## SUPPLIED RECORDS
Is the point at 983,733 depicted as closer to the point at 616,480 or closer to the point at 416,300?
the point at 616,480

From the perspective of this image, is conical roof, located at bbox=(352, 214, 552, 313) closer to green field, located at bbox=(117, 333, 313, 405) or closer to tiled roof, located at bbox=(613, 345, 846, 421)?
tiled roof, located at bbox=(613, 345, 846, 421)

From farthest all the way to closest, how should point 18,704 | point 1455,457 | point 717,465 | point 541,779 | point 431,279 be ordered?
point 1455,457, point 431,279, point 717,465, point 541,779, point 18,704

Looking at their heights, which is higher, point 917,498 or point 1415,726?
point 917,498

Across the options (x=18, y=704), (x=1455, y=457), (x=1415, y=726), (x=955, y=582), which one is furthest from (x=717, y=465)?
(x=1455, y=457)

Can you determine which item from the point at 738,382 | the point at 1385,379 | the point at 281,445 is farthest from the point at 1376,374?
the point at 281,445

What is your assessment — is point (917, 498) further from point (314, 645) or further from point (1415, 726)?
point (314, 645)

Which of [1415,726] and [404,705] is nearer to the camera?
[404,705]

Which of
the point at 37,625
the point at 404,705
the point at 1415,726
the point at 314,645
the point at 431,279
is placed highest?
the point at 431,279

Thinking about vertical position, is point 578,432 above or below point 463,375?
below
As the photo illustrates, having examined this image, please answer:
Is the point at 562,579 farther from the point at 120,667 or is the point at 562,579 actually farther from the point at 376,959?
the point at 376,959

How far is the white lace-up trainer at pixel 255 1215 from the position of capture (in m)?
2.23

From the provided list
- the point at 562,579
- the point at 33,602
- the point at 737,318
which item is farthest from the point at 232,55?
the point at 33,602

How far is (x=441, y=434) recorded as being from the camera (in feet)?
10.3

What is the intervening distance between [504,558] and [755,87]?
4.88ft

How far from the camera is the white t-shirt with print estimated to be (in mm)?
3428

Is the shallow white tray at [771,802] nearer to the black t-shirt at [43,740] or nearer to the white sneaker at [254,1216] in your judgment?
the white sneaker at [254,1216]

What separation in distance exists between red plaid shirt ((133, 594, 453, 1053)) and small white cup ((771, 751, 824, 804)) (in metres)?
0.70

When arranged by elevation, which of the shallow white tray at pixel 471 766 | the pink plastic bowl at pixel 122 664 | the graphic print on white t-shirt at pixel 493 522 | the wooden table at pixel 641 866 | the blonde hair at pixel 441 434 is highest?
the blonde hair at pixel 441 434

## WHAT YOU NEED TO DO
Print the part of the material above that opens with the line containing "What separation in" and runs through the end of the material, copying every line unchanged.

## ANSWER IN FULL
What separation in distance exists between red plaid shirt ((133, 594, 453, 1053)) and small white cup ((771, 751, 824, 804)) (in metres)?
0.70

When arranged by elevation, which of the shallow white tray at pixel 471 766 | the pink plastic bowl at pixel 122 664 | the graphic print on white t-shirt at pixel 493 522 | the wooden table at pixel 641 866 | the blonde hair at pixel 441 434 is highest?
the blonde hair at pixel 441 434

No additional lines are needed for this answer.